The records below are split into lines. How many of those lines contain the string "Smith"? Reply with the number only.
▼
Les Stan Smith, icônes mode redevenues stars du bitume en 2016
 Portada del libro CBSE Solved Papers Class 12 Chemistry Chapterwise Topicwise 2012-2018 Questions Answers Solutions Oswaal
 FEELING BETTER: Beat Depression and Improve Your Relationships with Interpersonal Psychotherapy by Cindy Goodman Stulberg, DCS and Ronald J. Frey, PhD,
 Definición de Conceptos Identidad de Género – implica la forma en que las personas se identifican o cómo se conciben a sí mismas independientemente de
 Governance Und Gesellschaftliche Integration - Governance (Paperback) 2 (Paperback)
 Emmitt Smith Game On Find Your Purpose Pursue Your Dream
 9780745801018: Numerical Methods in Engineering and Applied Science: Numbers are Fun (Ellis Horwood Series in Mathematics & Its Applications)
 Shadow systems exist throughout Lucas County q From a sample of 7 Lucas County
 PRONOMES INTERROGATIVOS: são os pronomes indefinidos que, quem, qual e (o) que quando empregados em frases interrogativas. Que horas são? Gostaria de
▲
◆ **ANSWER FOR THIS EXERCISE**
2